Mary Lou Peterson, 84, worries that a lawsuit that Hansmeier filed in September will be the end of her longtime business. “I’m starting to lose my hair and get no sleep,” Peterson said.
She has operated Strawberry Fields/Orphanage Antiques in Marshall for the past 27 years. The business has fallen on hard times and brings in about $50 a day, according one legal filing.
The plaintiff in that case is Melanie Davis, 29, a student and disability rights activist from Mankato. She sued Peterson alleging that the store’s aisles were too narrow and cluttered for a person like her, who uses a wheelchair, and that an old jukebox (which has since been removed) was partly blocking the handicapped entrance to the store. Davis declined to comment, referring a reporter to Hansmeier, her attorney.
Davis, her friend Zach Hillesheim, 23, and Wong, 46, are all board members of a Minnesota nonprofit formed in July called Disability Support Alliance. Hansmeier’s law firm is the registered agent and he has represented each of them in lawsuits against small businesses.

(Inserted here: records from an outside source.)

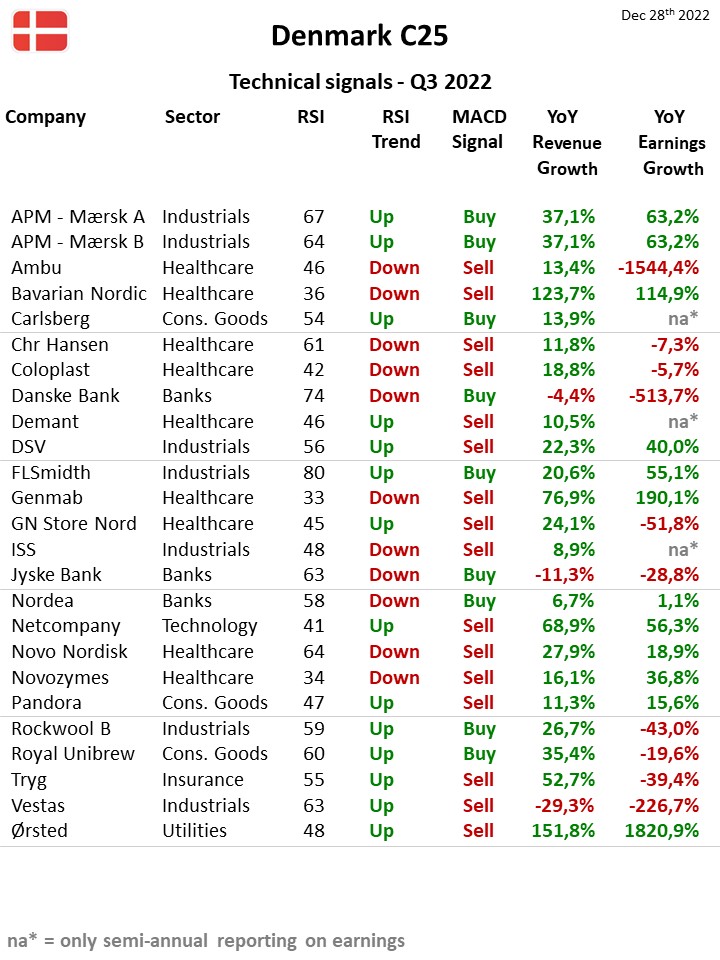 Dec 28$^{th}$ 2022

Denmark C25

Technical signals - Q3 2022

| Company | Sector | RSI | RSI Trend | MACD Signal | YoY Revenue Growth | YoY Earnings Growth |
|---|---|---|---|---|---|---|
| APM - Mærsk A | Industrials | 67 | Up | Buy | 37,1% | 63,2% |
| APM - Mærsk B | Industrials | 64 | Up | Buy | 37,1% | 63,2% |
| Ambu | Healthcare | 46 | Down | Sell | 13,4% | -1544,4% |
| Bavarian Nordic | Healthcare | 36 | Down | Sell | 123,7% | 114,9% |
| Carlsberg | Cons. Goods | 54 | Up | Buy | 13,9% | na* |
| Chr Hansen | Healthcare | 61 | Down | Sell | 11,8% | -7,3% |
| Coloplast | Healthcare | 42 | Down | Sell | 18,8% | -5,7% |
| Danske Bank | Banks | 74 | Down | Buy | -4,4% | -513,7% |
| Demant | Healthcare | 46 | Up | Sell | 10,5% | na* |
| DSV | Industrials | 56 | Up | Sell | 22,3% | 40,0% |
| FLSmidth | Industrials | 80 | Up | Buy | 20,6% | 55,1% |
| Genmab | Healthcare | 33 | Down | Sell | 76,9% | 190,1% |
| GN Store Nord | Healthcare | 45 | Up | Sell | 24,1% | -51,8% |
| ISS | Industrials | 48 | Down | Sell | 8,9% | na* |
| Jyske Bank | Banks | 63 | Down | Buy | -11,3% | -28,8% |
| Nordea | Banks | 58 | Down | Buy | 6,7% | 1,1% |
| Netcompany | Technology | 41 | Up | Sell | 68,9% | 56,3% |
| Novo Nordisk | Healthcare | 64 | Down | Sell | 27,9% | 18,9% |
| Novozymes | Healthcare | 34 | Down | Sell | 16,1% | 36,8% |
| Pandora | Cons. Goods | 47 | Up | Sell | 11,3% | 15,6% |
| Rockwool B | Industrials | 59 | Up | Buy | 26,7% | -43,0% |
| Royal Unibrew | Cons. Goods | 60 | Up | Buy | 35,4% | -19,6% |
| Tryg | Insurance | 55 | Up | Sell | 52,7% | -39,4% |
| Vestas | Industrials | 63 | Up | Sell | -29,3% | -226,7% |
| Ørsted | Utilities | 48 | Up | Sell | 151,8% | 1820,9% |

na* = only semi-annual reporting on earnings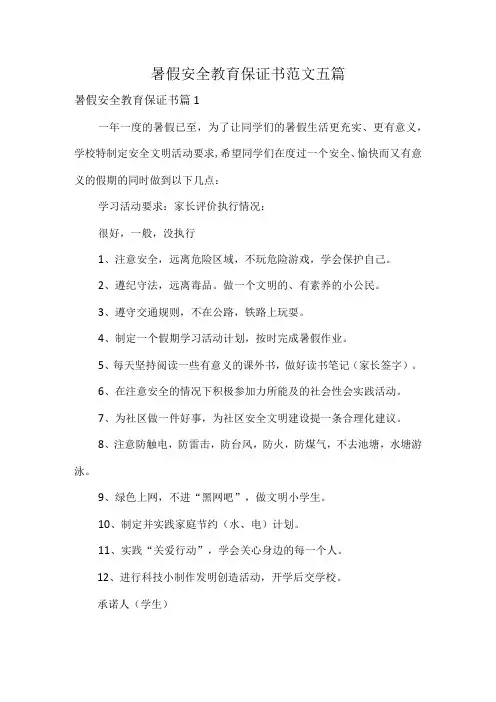 暑假安全教育保证书范文五篇

暑假安全教育保证书篇1

一年一度的暑假已至，为了让同学们的暑假生活更充实、更有意义，学校特制定安全文明活动要求,希望同学们在度过一个安全、愉快而又有意义的假期的同时做到以下几点：

学习活动要求：家长评价执行情况：

很好，一般，没执行

1、注意安全，远离危险区域，不玩危险游戏，学会保护自己。

2、遵纪守法，远离毒品。做一个文明的、有素养的小公民。

3、遵守交通规则，不在公路，铁路上玩耍。

4、制定一个假期学习活动计划，按时完成暑假作业。

5、每天坚持阅读一些有意义的课外书，做好读书笔记（家长签字）。

6、在注意安全的情况下积极参加力所能及的社会性会实践活动。

7、为社区做一件好事，为社区安全文明建设提一条合理化建议。

8、注意防触电，防雷击，防台风，防火，防煤气，不去池塘，水塘游泳。

9、绿色上网，不进“黑网吧”，做文明小学生。

10、制定并实践家庭节约（水、电）计划。

11、实践“关爱行动”，学会关心身边的每一个人。

12、进行科技小制作发明创造活动，开学后交学校。

承诺人（学生）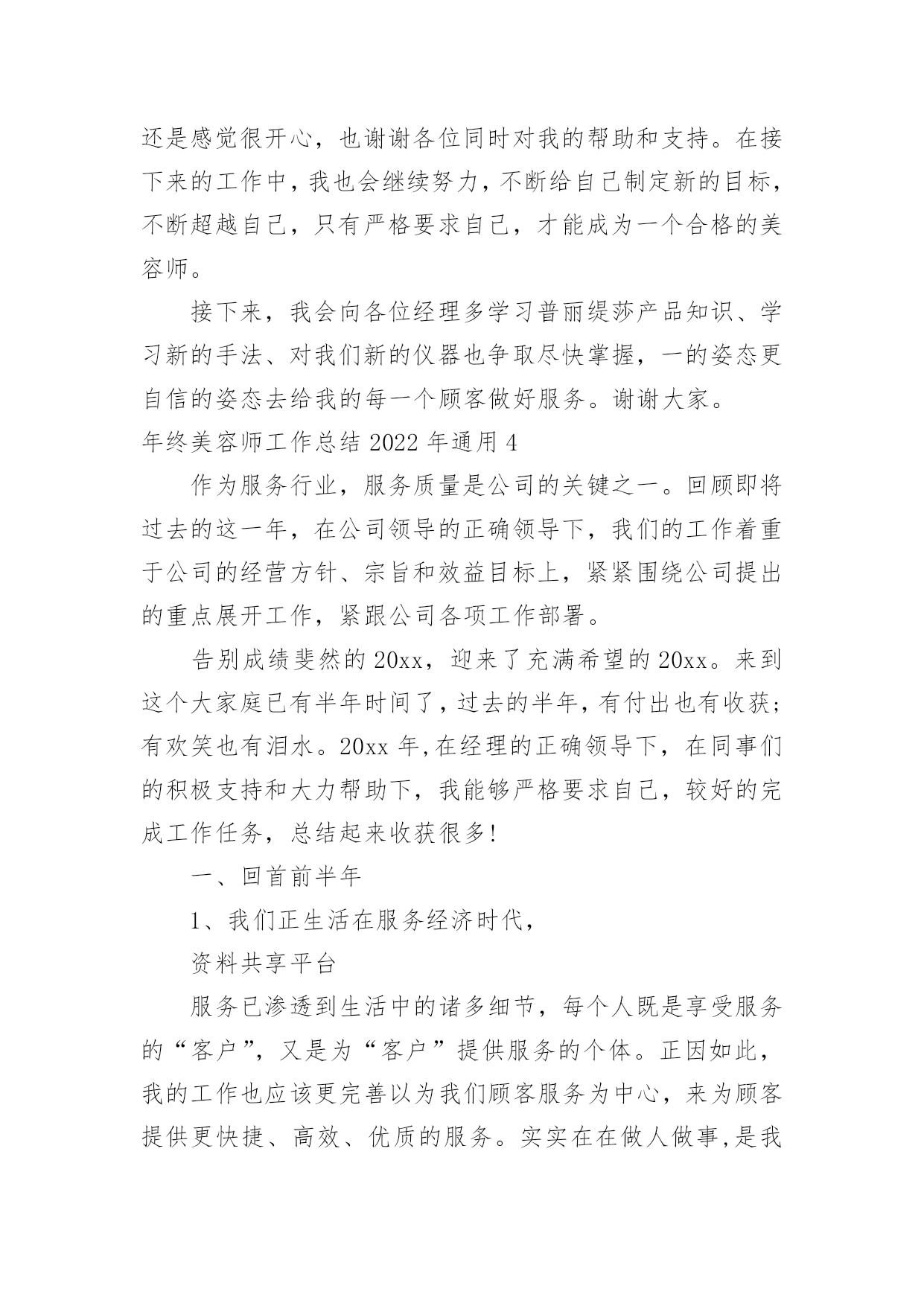 还是感觉很开心，也谢谢各位同时对我的帮助和支持。在接下来的工作中，我也会继续努力，不断给自己制定新的目标，不断超越自己，只有严格要求自己，才能成为一个合格的美容师。

接下来，我会向各位经理多学习普丽缇莎产品知识、学习新的手法、对我们新的仪器也争取尽快掌握，一的姿态更自信的姿态去给我的每一个顾客做好服务。谢谢大家。

年终美容师工作总结 2022 年通用 4

作为服务行业，服务质量是公司的关键之一。回顾即将过去的这一年，在公司领导的正确领导下，我们的工作着重于公司的经营方针、宗旨和效益目标上，紧紧围绕公司提出的重点展开工作，紧跟公司各项工作部署。

告别成绩斐然的 20xx，迎来了充满希望的 20xx。来到这个大家庭已有半年时间了，过去的半年，有付出也有收获；有欢笑也有泪水。20xx 年,在经理的正确领导下，在同事们的积极支持和大力帮助下，我能够严格要求自己，较好的完成工作任务，总结起来收获很多!

一、回首前半年

1、我们正生活在服务经济时代，

资料共享平台

服务已渗透到生活中的诸多细节，每个人既是享受服务的“客户”，又是为“客户”提供服务的个体。正因如此，我的工作也应该更完善以为我们顾客服务为中心，来为顾客提供更快捷、高效、优质的服务。实实在在做人做事,是我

In most cases, federal and state laws governing disability access don’t provide punitive relief. They can only be used to get property owners to correct shortcomings and to recover the plaintiff’s reasonable legal expenses. However, Hansmeier has been making claims under a Minnesota law that the property owners are committing a bias offense, which is a misdemeanor. In correspondence seeking a settlement with Peterson, he wrote that the law exposes defendants to a fine of $500 per incident, as well as punitive damages.
Peterson said Hansmeier asked for $2,500 to settle the case. She insists that her store complies with disability access laws, but she’s afraid she can’t afford the cost of litigation.
Jim Hillegass, a Minneapolis artist, property owner and owner of a software company, said he settled a lawsuit with Hansmeier for $8,000, though he didn’t believe he was in violation of disability access laws.
“It’s hopeless. The law is written in such a way that it allows attorneys to do this,” Hillegass said. “I settled because I didn’t want to spend any more time on it.”
Hansmeier did not invent the ADA strategy. Thousands of similar lawsuits have been filed across the country.
In New York, a federal judge awarded a plaintiff just $14.31 in a lawsuit there and refused to have the defendants pay his legal bills. Though he praised the intent of ADA access laws, he wrote that the conduct of the plaintiff’s lawyers “is indicative of a parasite disguised as a social engineer.”
Attorneys on both sides of such suits are quick to point out that ADA litigation often is legitimate and valuable.
Kirk Reilly, an attorney with Gray Plant Mooty in Minneapolis, has represented motel owners who were sued over failing to have swimming pool lifts for guests in wheelchairs. “Congress decided they needed pool lifts so I have no problem with that,” he said.
Reilly said disability rights laws are important tools to leverage equal rights. He said one can tell whether a lawsuit is legitimate or not by whether the complaint alleges something that would genuinely impair access.